§ TASK REQUIREMENTS: Leave out the pictures and repeat the data exactly.

§ DATA PROVIDED:
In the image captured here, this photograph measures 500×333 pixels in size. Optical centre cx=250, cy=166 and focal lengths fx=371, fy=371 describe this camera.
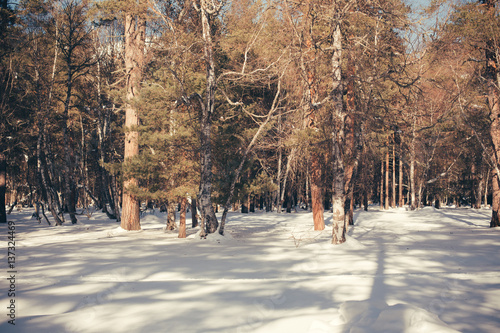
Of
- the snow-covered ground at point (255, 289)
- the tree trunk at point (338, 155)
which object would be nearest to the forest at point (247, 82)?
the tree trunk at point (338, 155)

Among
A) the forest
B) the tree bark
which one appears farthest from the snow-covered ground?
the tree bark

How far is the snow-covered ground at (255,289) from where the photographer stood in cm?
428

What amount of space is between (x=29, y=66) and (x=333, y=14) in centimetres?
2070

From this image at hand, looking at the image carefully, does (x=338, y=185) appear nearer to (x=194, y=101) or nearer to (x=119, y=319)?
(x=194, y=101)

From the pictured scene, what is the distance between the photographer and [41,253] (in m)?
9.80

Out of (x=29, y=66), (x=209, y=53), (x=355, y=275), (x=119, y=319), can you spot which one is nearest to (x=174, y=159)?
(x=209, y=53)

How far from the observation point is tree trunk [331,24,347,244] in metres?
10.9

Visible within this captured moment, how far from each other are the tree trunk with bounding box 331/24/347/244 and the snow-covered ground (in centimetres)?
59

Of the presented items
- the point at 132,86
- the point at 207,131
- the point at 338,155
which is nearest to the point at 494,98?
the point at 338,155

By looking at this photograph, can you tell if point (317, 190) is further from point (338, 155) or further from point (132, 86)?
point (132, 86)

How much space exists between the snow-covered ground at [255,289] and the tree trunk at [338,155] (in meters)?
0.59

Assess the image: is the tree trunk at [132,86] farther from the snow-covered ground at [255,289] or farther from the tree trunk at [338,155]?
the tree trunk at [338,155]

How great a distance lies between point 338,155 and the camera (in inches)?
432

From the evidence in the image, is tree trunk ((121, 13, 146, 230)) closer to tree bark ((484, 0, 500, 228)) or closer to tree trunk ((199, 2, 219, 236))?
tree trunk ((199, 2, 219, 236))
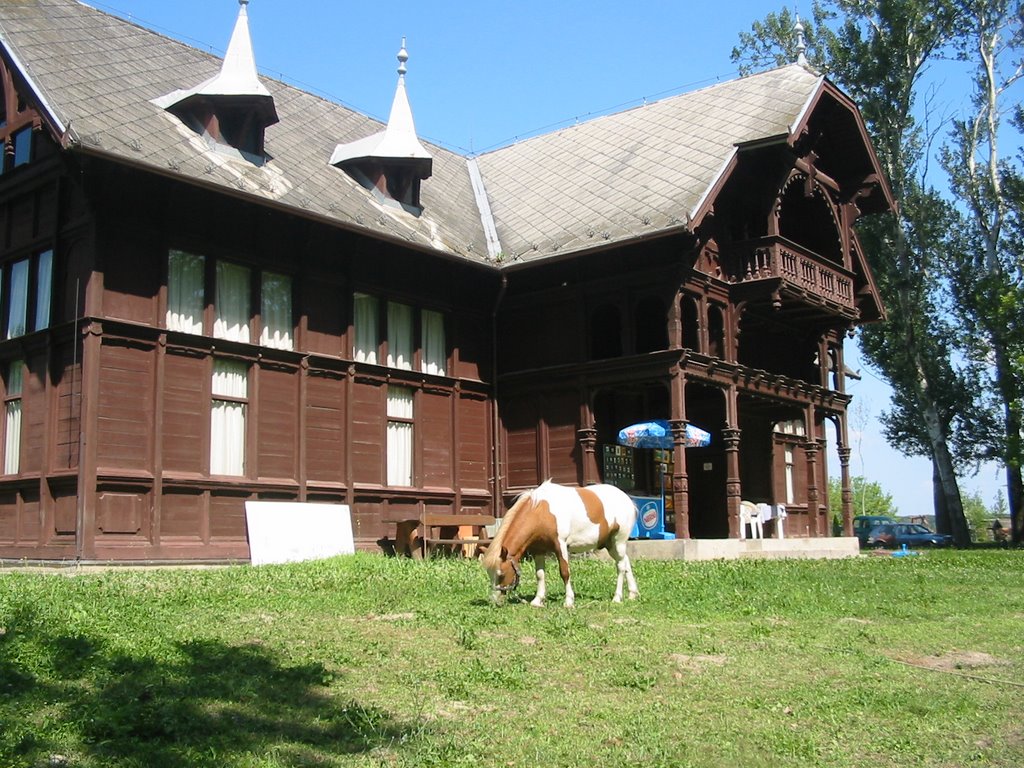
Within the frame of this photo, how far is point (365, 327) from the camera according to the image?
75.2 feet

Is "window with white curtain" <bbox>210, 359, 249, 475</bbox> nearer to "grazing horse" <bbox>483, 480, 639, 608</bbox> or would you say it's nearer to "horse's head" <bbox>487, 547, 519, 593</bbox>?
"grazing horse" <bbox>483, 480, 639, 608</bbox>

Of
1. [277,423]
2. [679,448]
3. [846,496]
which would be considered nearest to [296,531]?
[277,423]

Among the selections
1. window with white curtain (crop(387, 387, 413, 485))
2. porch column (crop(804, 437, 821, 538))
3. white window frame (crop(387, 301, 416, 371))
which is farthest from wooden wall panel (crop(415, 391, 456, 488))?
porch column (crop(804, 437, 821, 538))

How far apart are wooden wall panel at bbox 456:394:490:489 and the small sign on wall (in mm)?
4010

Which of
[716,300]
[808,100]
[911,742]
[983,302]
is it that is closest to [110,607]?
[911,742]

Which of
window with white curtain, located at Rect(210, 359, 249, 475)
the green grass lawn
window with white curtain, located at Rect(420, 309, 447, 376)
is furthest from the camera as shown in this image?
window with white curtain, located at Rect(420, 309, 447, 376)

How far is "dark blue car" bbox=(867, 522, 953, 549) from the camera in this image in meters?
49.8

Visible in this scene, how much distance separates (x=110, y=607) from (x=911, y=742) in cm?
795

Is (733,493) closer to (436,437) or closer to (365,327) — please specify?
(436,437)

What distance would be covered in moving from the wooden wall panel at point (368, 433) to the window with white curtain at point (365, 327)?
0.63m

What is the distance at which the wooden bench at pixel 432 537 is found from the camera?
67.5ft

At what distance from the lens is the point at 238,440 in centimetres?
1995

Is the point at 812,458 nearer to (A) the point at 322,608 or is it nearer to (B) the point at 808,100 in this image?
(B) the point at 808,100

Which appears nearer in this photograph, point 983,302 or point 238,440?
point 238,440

§ OUTPUT FOR THIS EXERCISE:
In the image captured here, this photograph measures 500×333 pixels in size. Optical centre cx=250, cy=166 and focal lengths fx=371, fy=371 describe this camera.
Of
- the snow-covered ground at point (255, 289)
- the tree trunk at point (338, 155)
which object would be nearest to the forest at point (247, 82)?
the tree trunk at point (338, 155)

Among
A) the forest
B) the tree bark
which one appears farthest from the snow-covered ground?
the tree bark

How far is the snow-covered ground at (255,289) from where the photographer stood in cm?
428

What amount of space is between (x=29, y=66) and (x=333, y=14) in centimetres?
2070

From this image at hand, looking at the image carefully, does (x=338, y=185) appear nearer to (x=194, y=101) or nearer to (x=119, y=319)?
(x=194, y=101)

From the pictured scene, what is the distance between the photographer and [41,253] (in m)?
9.80

Out of (x=29, y=66), (x=209, y=53), (x=355, y=275), (x=119, y=319), can you spot which one is nearest to (x=174, y=159)?
(x=209, y=53)

How far from the observation point is tree trunk [331,24,347,244] in metres?
10.9

Visible within this captured moment, how far from each other are the tree trunk with bounding box 331/24/347/244 and the snow-covered ground (in centimetres)?
59

Of the presented items
- the point at 132,86
- the point at 207,131
- the point at 338,155
which is nearest to the point at 494,98?
the point at 338,155

By looking at this photograph, can you tell if point (317, 190) is further from point (338, 155) or further from point (132, 86)?
point (132, 86)

How much space exists between the snow-covered ground at [255,289] and the tree trunk at [338,155] (in meters)?
0.59

Assess the image: is the tree trunk at [132,86] farther from the snow-covered ground at [255,289] or farther from the tree trunk at [338,155]?
the tree trunk at [338,155]

How great a distance lies between point 338,155 and the camera (in inches)?
432

From the evidence in the image, is tree trunk ((121, 13, 146, 230)) closer to tree bark ((484, 0, 500, 228)) or closer to tree trunk ((199, 2, 219, 236))?
tree trunk ((199, 2, 219, 236))
Within the frame of this photo, how far is point (365, 327) from the camera according to the image?
75.2 feet

Is "window with white curtain" <bbox>210, 359, 249, 475</bbox> nearer to "grazing horse" <bbox>483, 480, 639, 608</bbox> or would you say it's nearer to "horse's head" <bbox>487, 547, 519, 593</bbox>?
"grazing horse" <bbox>483, 480, 639, 608</bbox>

Of
1. [277,423]
2. [679,448]
3. [846,496]
which would be considered nearest to [296,531]?
[277,423]

Among the selections
1. window with white curtain (crop(387, 387, 413, 485))
2. porch column (crop(804, 437, 821, 538))
3. white window frame (crop(387, 301, 416, 371))
which is farthest from wooden wall panel (crop(415, 391, 456, 488))?
porch column (crop(804, 437, 821, 538))

How far apart are wooden wall panel at bbox 456:394:490:489 and the small sign on wall (in mm)?
4010

Which of
[716,300]
[808,100]
[911,742]
[983,302]
is it that is closest to [110,607]?
[911,742]

Which of
window with white curtain, located at Rect(210, 359, 249, 475)
the green grass lawn
window with white curtain, located at Rect(420, 309, 447, 376)
is furthest from the camera as shown in this image?
window with white curtain, located at Rect(420, 309, 447, 376)

How far is "dark blue car" bbox=(867, 522, 953, 549) from the camera in this image in meters?
49.8

Visible in this scene, how much distance separates (x=110, y=607) from (x=911, y=742) in cm?
795

Is (733,493) closer to (436,437) or closer to (365,327) — please specify?
(436,437)

What distance would be covered in moving from the wooden wall panel at point (368, 433) to the window with white curtain at point (365, 327)?
0.63m

What is the distance at which the wooden bench at pixel 432 537 is found from the camera?
67.5ft

At what distance from the lens is the point at 238,440 in centimetres?
1995

Is the point at 812,458 nearer to (A) the point at 322,608 or is it nearer to (B) the point at 808,100 in this image?
(B) the point at 808,100

Which appears nearer in this photograph, point 983,302 or point 238,440?
point 238,440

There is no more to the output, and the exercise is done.